DSA is an obsolete, fragile, insecure, and mostly unused signature scheme. I'm proposing that we deprecate (but not remove) the crypto/dsa package, recommending a modern alternative such as crypto/ed25519, and drop support for DSA keys in the crypto/x509 and golang.org/x/crypto/ssh packages.

The problem with DSA

First, DSA suffers of what we now know is a design mistake: it requires each key to bring along its own parameters, instead of setting globally accepted ones. Parameters are slow to generate, large to encode, and most importantly very hard to validate. This caused a remote DoS in Go 1.13 (CVE-2019-17596, #34960) exploitable through both TLS and SSH.

Second, DSA was initially standardized with a max key size of 1024 bits, which is now universally acknowledged as insecure against real-world attackers. While larger key sizes were standardized years later, by then it made no sense to use DSA in new systems anymore, so the systems that kept using DSA did it for backwards compatibility and didn't adopt larger keys. It's also been almost 20 years.

I wrote more about this in a newsletter issue.

DSA and X.509

The Mozilla Root Store policy rejects DSA keys in X.509 certificates, so they are completely absent from the WebPKI, which is what crypto/x509 targets. Anecdotally, they are also not in use in any private PKI I am aware of. (This is obviously a hard assertion to substantiate.)

crypto/x509 is exposed to the world for most Go applications through crypto/tls, and supporting DSA is a liability in terms of attack surface, as proved by CVE-2019-17596.

Also note that crypto/tls doesn't itself support DSA certificates, so they already can't be used as website certificates, only as intermediate or root CAs.

DSA and SSH

OpenSSH's ssh-keygen only ever supported insecure 1024-bit keys. 94% of the DSA keys on GitHub are 1024-bit.

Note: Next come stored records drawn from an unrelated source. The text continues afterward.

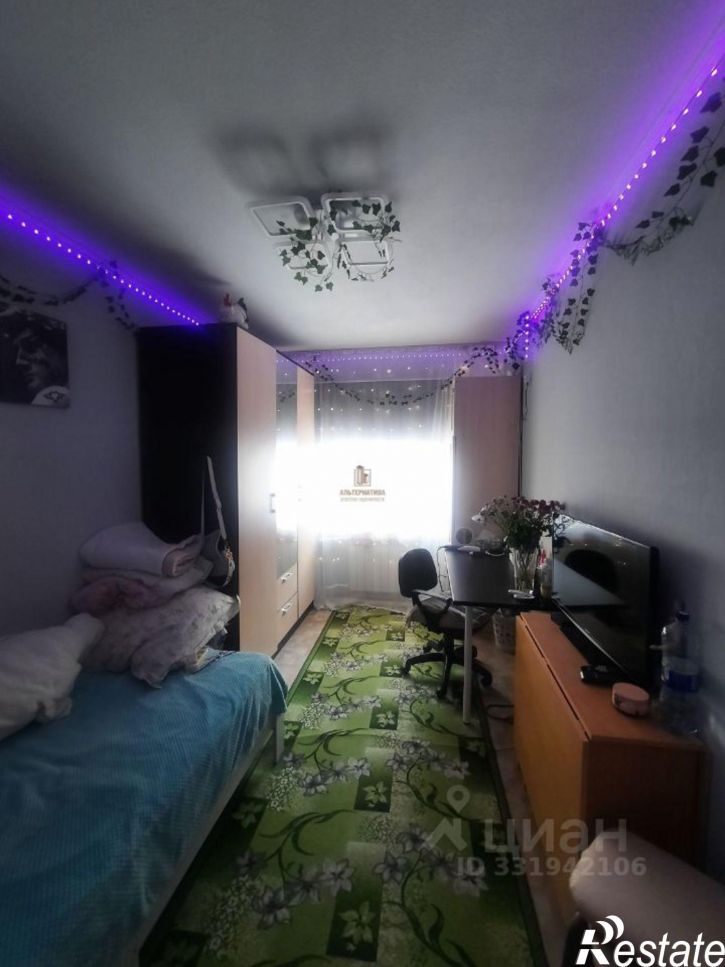 4-комн квартира ул Кравченко, 26,  д. 26
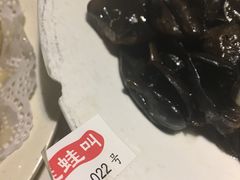 -蛙蛙叫干锅年代(簋街总店)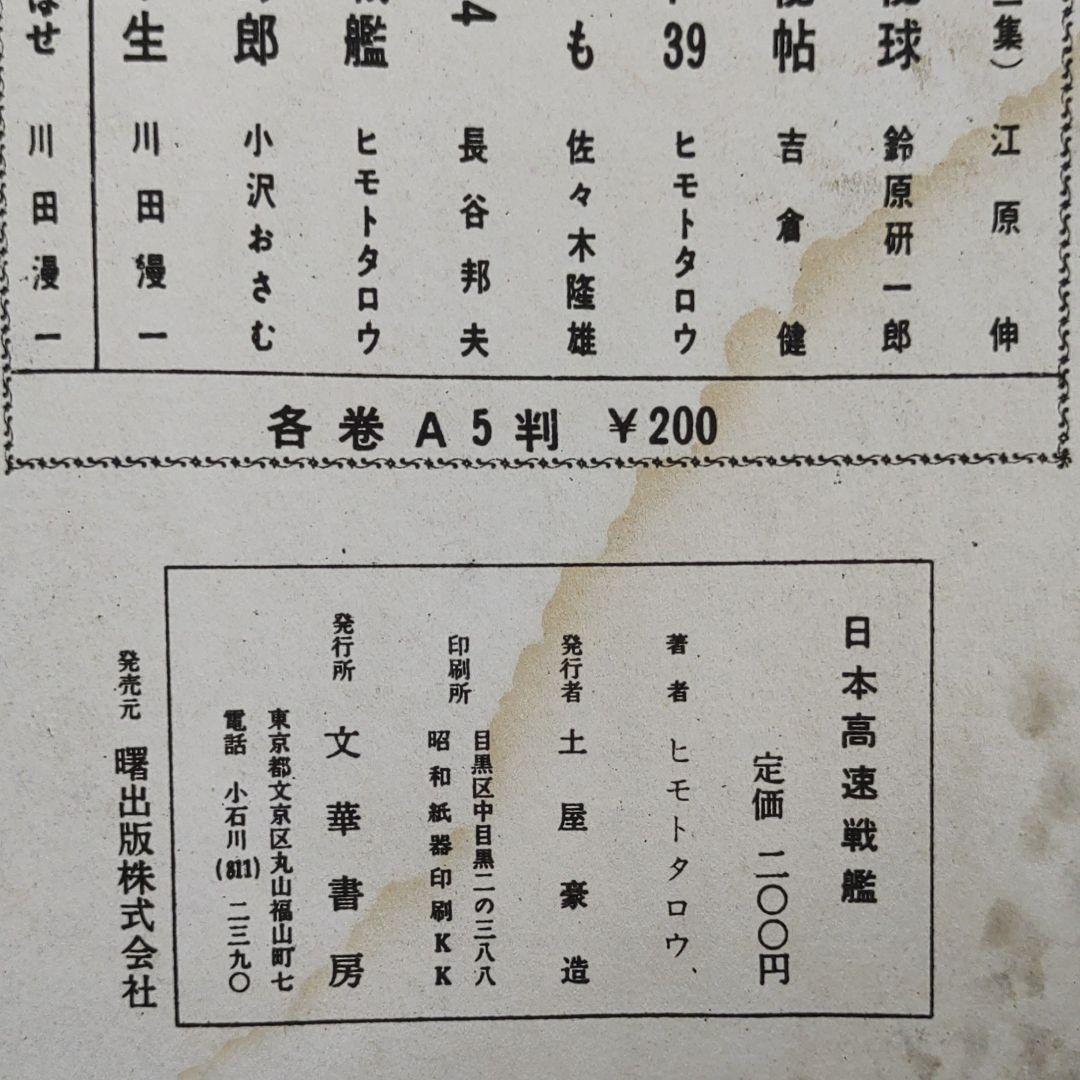 日本高速戦艦　ヒモトタロウ　昭和貸本漫画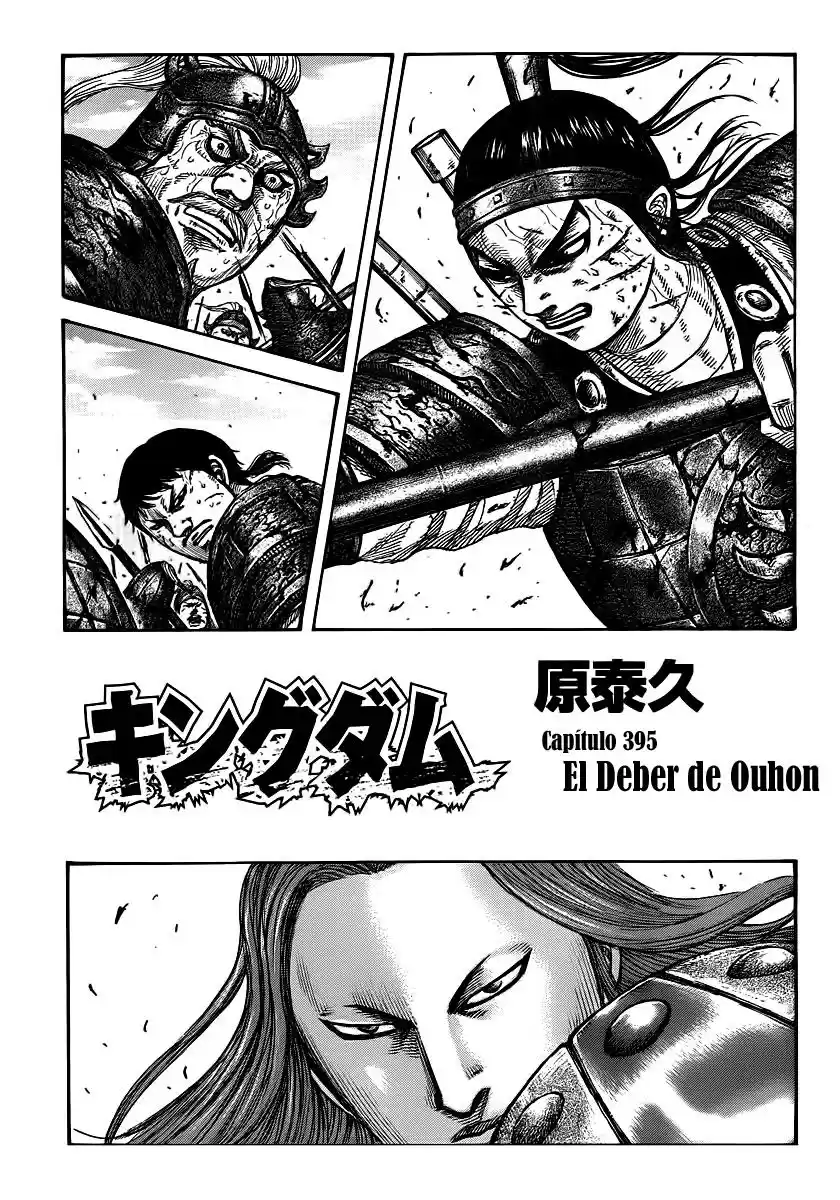 Kingdom (Manga) (2006) - Capítulo 395 - Página 2 - LectorTMOo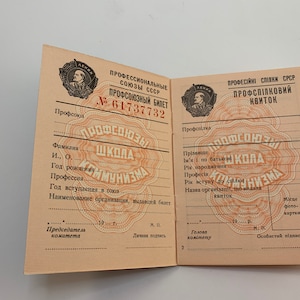 Carte de l'Union de documents vintage de l'URSS sans nom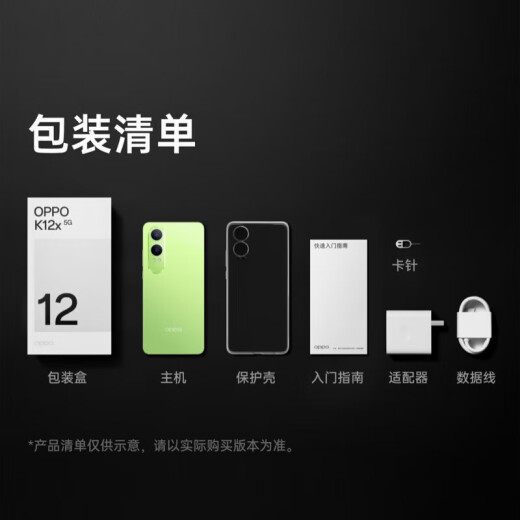 OPPO K12 Plus 6400mAh large battery, third-generation Snapdragon 7 flagship core, 120Hz eye protection 5G straight screen AI mobile phone oppok12 series, Titanium Sky Gray [K12x Snapdragon 695] 8GB+128GB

The golang.org/x/crypto/ssh package only supports 1024-bit keys. DSA as used in SSH is insecure.

There is reason to think removing DSA support will actually help compatibility, by preferring other key types and avoiding connection failures for key sizes other than 1024-bit (#23751). OpenSSH 7.0 disabled DSA support in 2015. Dropping DSA support will also help align the host keys observed by x/crypto/ssh with the ones in an OpenSSH known_hosts file.

Edited to add: NIST is deprecating DSA

DSA is specified in FIPS 186 by NIST. The draft of the next version of the specification, FIPS 186-5, removes all text about DSA except for a paragraph stating that DSA may only be used to verify existing legacy signatures. We risk being behind the FIPS standards!